Mama melihat ke sebelah kiriku dengan ragu. Alisnya berkerut. “Lagi ngapain dia sayang?”
Aku melihat kakek. Kakek sedang menatap mama! Tapi tatapannya aneh. Alis kakek berkerut-kerut. Seperti sedang menahan marah. Mulutnya komat-kamit tapi aku tidak mendengar suara apapun.
“Wahid… Kamu lihat kakek?” Mama memandangku dengan penuh keheranan. Aku merasa mama menatapku agak ngeri.
Aku mengangguk.
“Kakek lagi apa?”
“Kakek lagi liat mama…”
Mama menelan ludah. Lalu mama menunduk, sepertinya dia akan menangis. Wah ada apa nih? “Mama kenapa? Mama nangis?”

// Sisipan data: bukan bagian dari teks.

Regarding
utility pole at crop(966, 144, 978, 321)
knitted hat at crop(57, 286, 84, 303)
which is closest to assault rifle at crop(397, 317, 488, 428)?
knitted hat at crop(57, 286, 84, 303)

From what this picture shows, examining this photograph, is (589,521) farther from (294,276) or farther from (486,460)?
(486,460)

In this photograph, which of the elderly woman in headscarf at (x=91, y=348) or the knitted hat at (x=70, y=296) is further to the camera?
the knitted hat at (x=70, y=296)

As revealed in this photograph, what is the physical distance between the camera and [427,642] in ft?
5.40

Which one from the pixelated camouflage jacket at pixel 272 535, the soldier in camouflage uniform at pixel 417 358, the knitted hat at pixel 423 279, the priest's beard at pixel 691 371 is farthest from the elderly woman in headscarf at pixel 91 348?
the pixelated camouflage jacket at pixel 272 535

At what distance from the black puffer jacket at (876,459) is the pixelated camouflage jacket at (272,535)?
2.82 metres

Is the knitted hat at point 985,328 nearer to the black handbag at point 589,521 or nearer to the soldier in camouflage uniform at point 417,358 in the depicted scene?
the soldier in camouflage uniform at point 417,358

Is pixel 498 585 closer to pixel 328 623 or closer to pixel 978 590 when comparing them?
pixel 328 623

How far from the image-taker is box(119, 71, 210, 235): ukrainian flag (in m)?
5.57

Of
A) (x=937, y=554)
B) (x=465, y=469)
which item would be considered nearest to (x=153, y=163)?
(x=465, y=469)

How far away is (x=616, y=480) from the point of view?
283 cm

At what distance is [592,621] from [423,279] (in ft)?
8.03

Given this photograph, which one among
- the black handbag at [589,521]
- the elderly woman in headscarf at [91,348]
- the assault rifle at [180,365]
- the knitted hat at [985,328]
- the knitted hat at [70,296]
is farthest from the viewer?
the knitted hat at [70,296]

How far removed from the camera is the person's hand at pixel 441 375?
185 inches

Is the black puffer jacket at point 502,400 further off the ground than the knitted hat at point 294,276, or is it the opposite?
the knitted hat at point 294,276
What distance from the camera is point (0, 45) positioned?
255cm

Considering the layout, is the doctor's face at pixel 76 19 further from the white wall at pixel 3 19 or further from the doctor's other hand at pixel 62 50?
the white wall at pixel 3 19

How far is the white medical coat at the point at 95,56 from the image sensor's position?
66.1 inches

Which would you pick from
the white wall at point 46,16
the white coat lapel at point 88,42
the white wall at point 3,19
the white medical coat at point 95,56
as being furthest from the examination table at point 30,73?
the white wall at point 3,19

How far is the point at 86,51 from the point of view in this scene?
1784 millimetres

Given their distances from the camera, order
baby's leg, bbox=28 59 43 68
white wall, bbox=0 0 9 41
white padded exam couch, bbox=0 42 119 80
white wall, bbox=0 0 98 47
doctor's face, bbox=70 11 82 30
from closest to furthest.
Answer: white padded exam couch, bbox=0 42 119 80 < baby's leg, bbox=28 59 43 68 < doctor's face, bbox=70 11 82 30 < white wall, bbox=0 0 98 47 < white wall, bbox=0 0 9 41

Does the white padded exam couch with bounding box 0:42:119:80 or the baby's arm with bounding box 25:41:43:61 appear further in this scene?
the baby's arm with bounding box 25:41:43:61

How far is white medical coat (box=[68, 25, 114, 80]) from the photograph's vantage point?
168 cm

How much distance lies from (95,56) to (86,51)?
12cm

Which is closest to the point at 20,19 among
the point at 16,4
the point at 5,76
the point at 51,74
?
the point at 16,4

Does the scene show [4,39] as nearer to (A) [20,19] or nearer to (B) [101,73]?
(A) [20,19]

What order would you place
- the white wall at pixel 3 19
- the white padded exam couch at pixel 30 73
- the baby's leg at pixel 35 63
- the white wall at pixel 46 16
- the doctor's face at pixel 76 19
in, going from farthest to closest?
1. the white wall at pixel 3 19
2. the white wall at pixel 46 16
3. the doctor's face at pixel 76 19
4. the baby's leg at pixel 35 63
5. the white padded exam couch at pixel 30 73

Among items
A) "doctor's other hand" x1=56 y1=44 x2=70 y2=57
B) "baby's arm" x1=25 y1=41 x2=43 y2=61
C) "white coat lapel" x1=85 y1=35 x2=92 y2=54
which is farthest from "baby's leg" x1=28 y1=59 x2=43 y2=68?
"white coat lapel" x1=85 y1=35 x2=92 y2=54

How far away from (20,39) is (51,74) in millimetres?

Mama menggeleng. “Kasih tahu mama, Hid. Kakek mandang mama dengan muka kayak apa?”
“Kayaknya dia marah ama mama… Mulutnya komat-kamit tapi Wahid engga denger apa-apa.”
Mama menunduk. Air matanya mulai jatuh. Aku jadi serba salah.

—–

Seminggu setelahnya aku diajak mama ke suatu tempat. Aku baru pulang sekolah, tapi tiba-tiba mama menarikku. Mau ke tempat kakek, katanya. Wah, ada apa ya?
Aku dan mama tidak pake mobil tapi pake angkot ke rumah kakek. Ternyata rumah kakek jauh juga! Butuh empat jam perjalanan! Sampai-sampai baju sekolahku tidak putih lagi.
Rumah kakek itu ternyata kecil ya. Aku belum pernah kesini. Rumah yang sederhana dengan halaman sempit. Aku melihat banyak orang berkerudung dan berpeci disana. Ada acara apa ya?
Mama menggenggam tanganku kuat-kuat. kami mulai memasuki rumah kakek, melewati kerumunan orang yang berkerudung dan berpeci. Mama terpaku saat melihat sosok yang ditutup kain ditengah ruangan.
Mama menjerit lalu memeluk sosok itu dan menyebut ‘bapak’ berkali-kali.
Mama menjerit. Dia menangis tersedu-sedu. Belum pernah aku melihat mama menangis seperti itu.